Zimbabwe is suffering the same fate in worse degree. Many of
its people are starving. Half of them rely on food aid to survive.
Mugabe opposed the free market measures that the Commonwealth
and the IMF tried to impose on him, but his autarkic economic
model is not a viable alternative. It has plunged his country
into economic regression.
If the UK and the international financial institutions bear
the primary responsibility for the condition of Zimbabwe, Mugabe
has played a secondary role. For two decades he has remained a
member of an organisation that perpetuates the colonial relationship.

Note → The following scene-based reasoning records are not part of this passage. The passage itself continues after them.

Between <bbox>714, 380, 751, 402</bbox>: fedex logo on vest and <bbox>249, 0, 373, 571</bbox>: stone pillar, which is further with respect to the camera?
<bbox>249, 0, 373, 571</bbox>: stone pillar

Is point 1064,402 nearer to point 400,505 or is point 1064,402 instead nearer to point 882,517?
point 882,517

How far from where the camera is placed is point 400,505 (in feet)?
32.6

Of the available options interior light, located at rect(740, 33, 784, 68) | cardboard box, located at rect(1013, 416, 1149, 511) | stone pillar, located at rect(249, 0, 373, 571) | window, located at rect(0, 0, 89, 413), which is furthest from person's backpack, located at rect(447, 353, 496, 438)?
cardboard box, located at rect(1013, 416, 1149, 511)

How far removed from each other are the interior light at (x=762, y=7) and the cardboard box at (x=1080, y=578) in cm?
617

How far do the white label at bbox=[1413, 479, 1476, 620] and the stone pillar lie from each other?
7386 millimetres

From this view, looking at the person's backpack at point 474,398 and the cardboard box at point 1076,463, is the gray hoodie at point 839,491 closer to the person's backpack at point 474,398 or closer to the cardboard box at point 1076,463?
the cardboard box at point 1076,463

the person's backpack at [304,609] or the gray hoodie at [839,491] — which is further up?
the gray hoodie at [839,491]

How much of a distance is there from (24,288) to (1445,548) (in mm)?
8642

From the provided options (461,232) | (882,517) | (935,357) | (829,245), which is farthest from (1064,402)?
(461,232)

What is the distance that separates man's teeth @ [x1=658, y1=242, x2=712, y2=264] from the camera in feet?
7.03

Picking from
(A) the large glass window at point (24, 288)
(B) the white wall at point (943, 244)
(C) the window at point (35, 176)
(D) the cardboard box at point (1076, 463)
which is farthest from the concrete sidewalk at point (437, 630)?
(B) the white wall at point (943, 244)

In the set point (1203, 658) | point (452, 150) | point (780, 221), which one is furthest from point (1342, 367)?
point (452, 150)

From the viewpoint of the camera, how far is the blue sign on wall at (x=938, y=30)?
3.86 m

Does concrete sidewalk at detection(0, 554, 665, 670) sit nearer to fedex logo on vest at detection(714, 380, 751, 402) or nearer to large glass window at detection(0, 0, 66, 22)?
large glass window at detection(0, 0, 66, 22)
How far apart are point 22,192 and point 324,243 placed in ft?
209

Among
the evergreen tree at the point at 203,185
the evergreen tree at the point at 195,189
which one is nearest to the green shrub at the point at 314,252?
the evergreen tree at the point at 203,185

This most militant of nationalists, who endured prison and led
an armed struggle against a better-armed military force, loved
to strut on the Commonwealth stage. Even now he would go back
to it if he could. At no point did he ever envisage breaking with
the imperialist framework of international relations. His own
nationalist outlook locked him into the Commonwealth and all that
it stands for.
Blairs role in the conference was characterised by his
usual sanctimonious moralising. And also as usual this failed
to conceal his rank hypocrisy. He demanded that Zimbabwe was excluded,
while pressing for the readmission of Pakistan which remains a
military dictatorship.
Pakistan was excluded from the Commonwealth in 1999 when General
Musharraf came to power. McKinnon praised Pakistan for moving
in the right direction. Canadian Prime Minister Jean Chrétien
pointed out that Pakistan was making a good contribution
to the war on terrorism.
If human rights were indeed criteria for Commonwealth membership,
then both Her Majesty Queen Elizabeth II and her prime minister
would have found themselves excluded. The UK government is systematically
violating human rights in its war against terrorism.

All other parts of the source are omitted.